Minidisc was still in widespread use through to the early 2010's. In the broadcast / event production world, the format it had a whole load of advantages over it's predecessors which made it a popular choice, even though it's consumer use never really kicked off.
AL
AaronLancs
Blimey, Laserdisc and Minidisc. Wow, that playout system must have been old.


Minidisc was still in widespread use through to the early 2010's. In the broadcast / event production world, the format it had a whole load of advantages over it's predecessors which made it a popular choice, even though it's consumer use never really kicked off.

Cheers, so what formats may be dead to the public may still be in use in the media production world?
MA
Markymark
Blimey, Laserdisc and Minidisc. Wow, that playout system must have been old.


Minidisc was still in widespread use through to the early 2010's. In the broadcast / event production world, the format it had a whole load of advantages over it's predecessors which made it a popular choice, even though it's consumer use never really kicked off.

Cheers, so what formats may be dead to the public may still be in use in the media production world?


Well, not quite the same thing, but I suspect there were many more BetaCam tapes in use (and on shelves) than BetaMax.
(Totally different systems technically, but the small size cassette shell was mechanically identical)

There was also the DAT digital tape format, didn't take off domestically or in broadcast, but I'm told it had limited success in the music recording industry ?
IT
itsrobert Founding member
From what I can gather, DAT was quite common in the 1990s in terms of storing music and assorted audio. So, for instance, composers would send theme music on DAT and broadcasters would use it for a variety non-TX purposes (e.g. recording voiceovers, making copies of talkback, output etc.). Having spoken to an ex-sound mixer about DATs, he said that they weren't generally used for TX because there was a slight delay between hitting 'play' and the DAT outputting sound.

Of course 1/4" tape, whether reels or carts, were the mainstay of audio broadcasting for decades. I'm pretty certain they were used at BBC News until around the mid-90s before being replaced by CD and MD. A friend who mixed sound at BBC News at the time said they used to play out various vamps and tags etc from CD on BBC1 and BBC World news. I think News 24 used MD and so did BBC World eventually. Maybe even BBC1 news? Then SpotOn replaced all that.

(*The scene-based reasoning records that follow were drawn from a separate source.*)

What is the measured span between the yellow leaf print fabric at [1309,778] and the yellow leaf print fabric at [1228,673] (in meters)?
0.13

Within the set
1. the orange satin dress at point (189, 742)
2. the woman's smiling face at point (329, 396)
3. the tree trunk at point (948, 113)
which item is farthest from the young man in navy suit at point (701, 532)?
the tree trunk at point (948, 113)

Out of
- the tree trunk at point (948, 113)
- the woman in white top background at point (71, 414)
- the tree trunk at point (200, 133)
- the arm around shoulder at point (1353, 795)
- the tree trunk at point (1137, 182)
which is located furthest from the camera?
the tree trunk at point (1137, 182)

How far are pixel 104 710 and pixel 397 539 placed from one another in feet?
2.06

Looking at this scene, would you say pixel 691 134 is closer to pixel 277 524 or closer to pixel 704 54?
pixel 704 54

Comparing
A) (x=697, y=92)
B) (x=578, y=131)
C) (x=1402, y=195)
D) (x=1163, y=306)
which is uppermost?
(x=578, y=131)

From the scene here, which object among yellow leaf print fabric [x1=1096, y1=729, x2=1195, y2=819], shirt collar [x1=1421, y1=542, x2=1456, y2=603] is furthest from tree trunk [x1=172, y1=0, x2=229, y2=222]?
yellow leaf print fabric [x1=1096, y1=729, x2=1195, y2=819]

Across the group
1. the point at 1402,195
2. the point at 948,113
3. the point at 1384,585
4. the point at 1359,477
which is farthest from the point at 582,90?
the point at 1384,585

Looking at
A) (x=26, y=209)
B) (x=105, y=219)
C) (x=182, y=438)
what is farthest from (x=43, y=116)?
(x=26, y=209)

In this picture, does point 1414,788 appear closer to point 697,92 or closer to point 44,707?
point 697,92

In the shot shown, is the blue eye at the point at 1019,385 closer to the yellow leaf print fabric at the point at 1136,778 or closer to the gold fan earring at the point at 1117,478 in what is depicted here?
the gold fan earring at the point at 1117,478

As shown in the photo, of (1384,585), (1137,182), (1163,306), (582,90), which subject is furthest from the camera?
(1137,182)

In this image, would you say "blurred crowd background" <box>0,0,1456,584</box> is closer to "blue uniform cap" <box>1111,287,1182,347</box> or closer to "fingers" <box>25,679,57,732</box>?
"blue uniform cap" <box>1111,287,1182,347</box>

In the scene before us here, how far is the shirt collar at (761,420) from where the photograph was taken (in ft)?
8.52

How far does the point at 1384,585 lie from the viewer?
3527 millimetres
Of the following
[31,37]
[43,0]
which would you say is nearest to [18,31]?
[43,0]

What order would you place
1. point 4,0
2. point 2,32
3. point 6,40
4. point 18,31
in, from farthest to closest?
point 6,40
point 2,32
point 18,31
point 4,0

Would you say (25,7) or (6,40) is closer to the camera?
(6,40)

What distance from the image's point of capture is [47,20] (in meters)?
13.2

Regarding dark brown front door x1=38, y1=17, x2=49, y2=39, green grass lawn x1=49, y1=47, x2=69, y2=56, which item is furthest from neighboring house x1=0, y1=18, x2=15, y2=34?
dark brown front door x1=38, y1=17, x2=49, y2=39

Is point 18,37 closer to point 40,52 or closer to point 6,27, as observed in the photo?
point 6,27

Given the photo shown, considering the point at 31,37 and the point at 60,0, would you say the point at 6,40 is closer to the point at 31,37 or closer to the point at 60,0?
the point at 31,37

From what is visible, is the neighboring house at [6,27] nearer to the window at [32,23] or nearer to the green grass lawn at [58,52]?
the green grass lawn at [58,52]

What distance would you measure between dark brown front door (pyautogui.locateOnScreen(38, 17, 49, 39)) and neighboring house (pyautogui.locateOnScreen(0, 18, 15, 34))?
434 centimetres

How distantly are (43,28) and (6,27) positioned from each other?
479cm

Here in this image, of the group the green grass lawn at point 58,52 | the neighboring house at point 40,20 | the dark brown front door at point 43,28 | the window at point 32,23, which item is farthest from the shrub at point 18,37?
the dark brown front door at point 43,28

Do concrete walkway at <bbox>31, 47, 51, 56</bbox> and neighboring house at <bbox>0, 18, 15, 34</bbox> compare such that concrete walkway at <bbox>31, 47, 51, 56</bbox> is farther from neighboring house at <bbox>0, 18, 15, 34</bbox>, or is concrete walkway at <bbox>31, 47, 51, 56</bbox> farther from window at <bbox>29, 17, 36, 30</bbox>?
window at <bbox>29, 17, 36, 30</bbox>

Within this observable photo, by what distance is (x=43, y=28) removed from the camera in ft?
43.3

Over at ITN, 1/4" tape persisted until the late 90s for some purposes and, to the best of my knowledge, MD wasn't really used at ITN. From about 1995-2000 they used a floppy disk based system called Sonifex Discart to play stings and VOs into ITV and 5 News, amongst others. Then, in 1999 they brought in Instant Replay by 360 Systems which was initially installed in PCRs 1 and 6 (ITV and C4 News) before being rolled out more widely (News Channel etc.). They lasted until about 2004 when SpotOn took over and that system remains in use today.

I really can't figure out why ITN opted to use Sonifex Discart for its news music in the mid 90s. Using floppy disk seems like such a strange move. Apart from being temperamental, I don't think much audio could actually be recorded onto a disk. Certainly not much more than a minute or two. It just strikes me as a really odd decision!
VM
VMPhil
Here's a 1FM leaflet promoting, amongst other things, the transfer of oldies to DAT, 'guaranteed scratch and crackle free'.

I know MD was used in the old Radio 1 studios at Yalding House, mainly because Moyles used to complain about the players from time to time.



SP
Steve in Pudsey
I remember when Chris Evans' Virgin Radio show was shown on Sky 1 there were racks of floppy disks which presumably were the discart system or similar used for jingles.